Depuis la publication, mardi 18 juin, du décret et de deux arrêtés (modalités de délivrance et tarification) autorisant les pharmaciens d’officine à délivrer directement des médicaments en cas de test positif pour l’angine bactérienne ou la cystite, l’exaspération est palpable du côté des représentants des médecins libéraux. Prévu dans la loi de financement de la Sécurité sociale 2024, ce dispositif « ne résout pas le problème d’accès aux soins », commente le Dr Jean-Christophe Nogrette, secrétaire général adjoint de MG France.
Tout comme d’autres syndicats des médecins libéraux, l’organisation représentative de médecins généralistes regrette cette « erreur » gouvernementale pour lutter contre les déserts médicaux. « On veut nous décharger des tâches faciles alors qu’on a besoin d’aide pour les actes complexes. Ce dispositif va être coûteux pour la Sécu. L’argent est investi au mauvais endroit », ajoute le généraliste de la Haute-Vienne.

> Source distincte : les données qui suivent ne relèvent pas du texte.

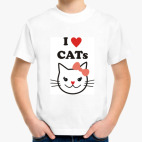 Детская футболка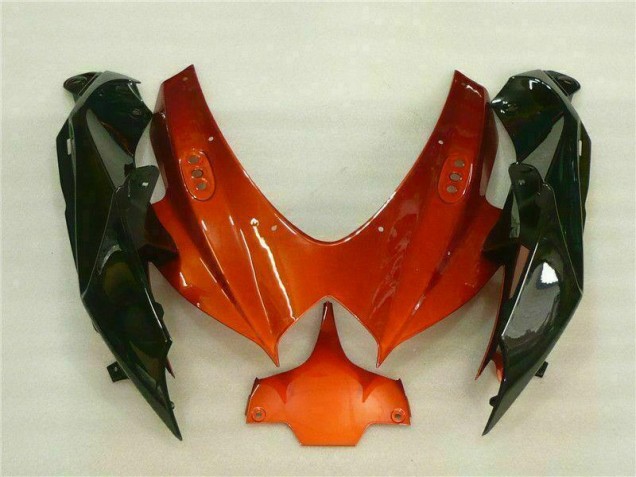 Loja Abs Moto Plástico Suzuki GSXR 600 / 750 K8 08-10 - Vermelho Preto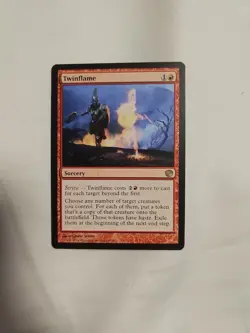 Magic the Gathering Twinflame 115/166 Journey into Nyx - Image 1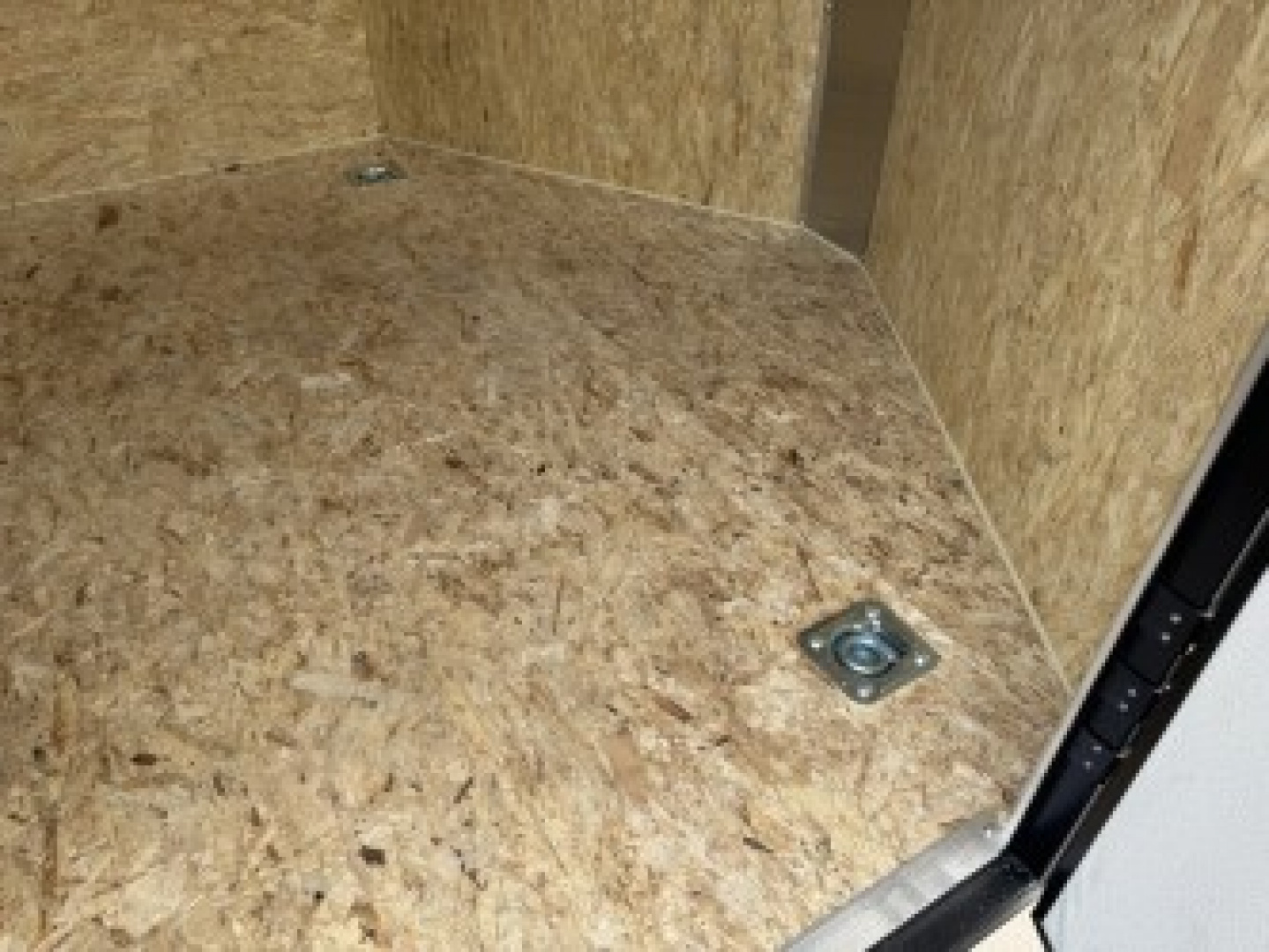 New 2025 Nitro Trailers 7X12 TA *CHARCOAL W/ BLACK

Puis sur le plan pratique, le Dr Nogrette prédit que « les pharmaciens n’iront pas dans cette voie, craignant pour leur pleine responsabilité de ces actes car il n’y a plus de protocole ni de délégation ». Jusqu'à présent, seuls les pharmaciens intégrés dans une organisation structurée (maison de santé, centre de santé et CPTS) pouvaient prendre en charge cystites et angines à travers des protocoles de coopération interpro bien définis. Mais la volonté affichée du gouvernement est claire en publiant ces textes : élargir les compétences des pharmaciens, tout en préservant la qualité de la prise en charge. Pour cela, des conditions précises ont été fixées.
Une délivrance directe encadrée
Seuls les pharmaciens formés sont autorisés à cette délivrance directe après avoir réalisé un test rapide d'orientation diagnostique (Trod) positif pour ces deux situations cliniques. Tous les patients ne sont pas concernés. Dans le cas d’une angine, seuls les patients âgés de 10 ans ou plus sont la cible. Pour la cystite, la prise en charge concerne les patientes âgées de 16 à 65 ans, sous réserve qu’elles ne présentent pas de critères d'exclusion ou de signes de gravité, vus lors de leur formation.
Par ailleurs, pour pouvoir réaliser ces tests, les pharmaciens devront disposer de locaux adaptés (espace de confidentialité pour mener l'entretien préalable, accessible depuis l'espace client, sans accès possible aux médicaments, disposer de sanitaires permettant d'assurer la réalisation du Trod cystite dans le respect des règles d'hygiène, disposer d'un point d'eau pour le lavage des mains ou de solution hydroalcoolique…). Les pharmaciens, rémunérés 10 euros en cas de test négatif et 15 euros en cas de Trod positif, sont aussi obligés d’inscrire dans le dossier médical partagé (DMP) du patient les informations relatives à cette délivrance et de remettre au patient une attestation comportant la dénomination du médicament, sa posologie et la durée du traitement.
Malgré ces nombreuses précautions prises par le gouvernement, le Dr Luc Duquesnel, président des Généralistes-CSMF, juge ce dispositif totalement « inutile » « dans des endroits où il y a des organisations coordonnées qui fonctionnent avec des protocoles » ou « des territoires où existe le service d’accès aux soins ». « Non seulement cela risque de braquer les relations entre médecins et pharmaciens mais il y a aussi un risque de perte de chance pour le patient », avertit le généraliste mayennais.